**Written task**
Give every line of the material again, exactly as written.

Records excerpted from a collection
-- START --
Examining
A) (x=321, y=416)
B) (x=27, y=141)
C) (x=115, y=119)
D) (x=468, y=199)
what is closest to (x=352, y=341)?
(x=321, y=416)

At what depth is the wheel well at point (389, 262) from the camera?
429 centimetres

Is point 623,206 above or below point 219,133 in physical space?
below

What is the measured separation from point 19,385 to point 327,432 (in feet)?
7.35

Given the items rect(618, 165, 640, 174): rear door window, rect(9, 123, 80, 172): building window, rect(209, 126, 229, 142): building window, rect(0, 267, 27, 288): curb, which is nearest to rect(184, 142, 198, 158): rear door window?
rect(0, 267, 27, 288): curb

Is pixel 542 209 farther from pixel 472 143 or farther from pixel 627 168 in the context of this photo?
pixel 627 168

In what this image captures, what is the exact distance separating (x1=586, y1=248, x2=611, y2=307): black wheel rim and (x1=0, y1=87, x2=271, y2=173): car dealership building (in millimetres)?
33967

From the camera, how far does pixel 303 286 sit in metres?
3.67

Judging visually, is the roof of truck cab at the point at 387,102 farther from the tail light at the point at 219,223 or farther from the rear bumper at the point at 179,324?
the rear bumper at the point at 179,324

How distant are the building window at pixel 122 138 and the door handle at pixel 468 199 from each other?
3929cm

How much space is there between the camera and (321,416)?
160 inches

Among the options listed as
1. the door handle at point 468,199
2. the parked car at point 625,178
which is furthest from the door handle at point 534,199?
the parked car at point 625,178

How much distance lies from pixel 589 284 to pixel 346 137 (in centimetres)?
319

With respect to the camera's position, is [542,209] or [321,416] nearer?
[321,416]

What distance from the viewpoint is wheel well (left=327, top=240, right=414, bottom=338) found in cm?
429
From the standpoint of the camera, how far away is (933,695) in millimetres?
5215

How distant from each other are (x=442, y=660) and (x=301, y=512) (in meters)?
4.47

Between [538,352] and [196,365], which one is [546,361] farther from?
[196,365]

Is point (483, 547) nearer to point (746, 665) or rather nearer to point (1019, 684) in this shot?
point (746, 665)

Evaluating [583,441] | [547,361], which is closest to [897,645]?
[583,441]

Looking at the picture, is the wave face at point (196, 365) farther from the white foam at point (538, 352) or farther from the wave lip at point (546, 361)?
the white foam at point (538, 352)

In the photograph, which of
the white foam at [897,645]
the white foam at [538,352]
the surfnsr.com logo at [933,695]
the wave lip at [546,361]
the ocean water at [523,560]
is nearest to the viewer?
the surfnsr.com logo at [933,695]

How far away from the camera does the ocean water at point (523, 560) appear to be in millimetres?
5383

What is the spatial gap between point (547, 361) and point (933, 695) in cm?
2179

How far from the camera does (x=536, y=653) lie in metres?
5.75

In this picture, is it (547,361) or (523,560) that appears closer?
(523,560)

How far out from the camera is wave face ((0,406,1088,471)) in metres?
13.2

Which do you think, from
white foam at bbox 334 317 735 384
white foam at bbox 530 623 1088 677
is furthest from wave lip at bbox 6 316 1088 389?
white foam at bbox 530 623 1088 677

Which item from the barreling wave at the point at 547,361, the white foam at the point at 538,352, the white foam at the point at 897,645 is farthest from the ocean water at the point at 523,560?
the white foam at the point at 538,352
-- END --
**Reply**
Examining
A) (x=321, y=416)
B) (x=27, y=141)
C) (x=115, y=119)
D) (x=468, y=199)
what is closest to (x=352, y=341)?
(x=321, y=416)

At what depth is the wheel well at point (389, 262) from the camera?
429 centimetres

Is point 623,206 above or below point 219,133 in physical space?
below

What is the measured separation from point 19,385 to point 327,432 (in feet)?
7.35

Given the items rect(618, 165, 640, 174): rear door window, rect(9, 123, 80, 172): building window, rect(209, 126, 229, 142): building window, rect(0, 267, 27, 288): curb, which is nearest to rect(184, 142, 198, 158): rear door window?
rect(0, 267, 27, 288): curb

Is pixel 542 209 farther from pixel 472 143 or farther from pixel 627 168 in the context of this photo?
pixel 627 168

In what this image captures, what is the exact distance separating (x1=586, y1=248, x2=611, y2=307): black wheel rim and (x1=0, y1=87, x2=271, y2=173): car dealership building (in millimetres)?
33967

From the camera, how far does pixel 303 286 sit in metres?
3.67

Judging visually, is the roof of truck cab at the point at 387,102 farther from the tail light at the point at 219,223 or farther from the rear bumper at the point at 179,324?
the rear bumper at the point at 179,324

How distant are the building window at pixel 122 138 and the door handle at pixel 468 199 from each other?
3929cm

How much space is there between the camera and (321,416)?
160 inches

Among the options listed as
1. the door handle at point 468,199
2. the parked car at point 625,178
which is furthest from the door handle at point 534,199?
the parked car at point 625,178

How much distance lies from pixel 589 284 to pixel 346 137 (in centimetres)?
319

With respect to the camera's position, is [542,209] or [321,416] nearer?
[321,416]

What distance from the viewpoint is wheel well (left=327, top=240, right=414, bottom=338) found in cm?
429
From the standpoint of the camera, how far away is (933,695) in millimetres?
5215

How distant from each other are (x=442, y=660) and (x=301, y=512) (in meters)?
4.47

Between [538,352] and [196,365], which one is [546,361] farther from?
[196,365]

Is point (483, 547) nearer to point (746, 665) or rather nearer to point (1019, 684) in this shot?
point (746, 665)

Evaluating [583,441] | [547,361], which is closest to [897,645]?
[583,441]

Looking at the picture, is the wave face at point (196, 365) farther from the white foam at point (538, 352) or farther from the wave lip at point (546, 361)?
the white foam at point (538, 352)

In the photograph, which of
the white foam at [897,645]
the white foam at [538,352]
the surfnsr.com logo at [933,695]
the wave lip at [546,361]
the ocean water at [523,560]
is nearest to the viewer?
the surfnsr.com logo at [933,695]

How far away from the camera does the ocean water at point (523, 560) appear to be in millimetres?
5383

What is the spatial gap between point (547, 361) and point (933, 695) in cm?
2179

How far from the camera does (x=536, y=653) lie in metres?
5.75

In this picture, is it (547,361) or (523,560) that appears closer?
(523,560)

How far out from the camera is wave face ((0,406,1088,471)) in metres?
13.2

Which do you think, from
white foam at bbox 334 317 735 384
white foam at bbox 530 623 1088 677
is furthest from wave lip at bbox 6 316 1088 389?
white foam at bbox 530 623 1088 677

Which item from the barreling wave at the point at 547,361, the white foam at the point at 538,352, the white foam at the point at 897,645 is farthest from the ocean water at the point at 523,560?
the white foam at the point at 538,352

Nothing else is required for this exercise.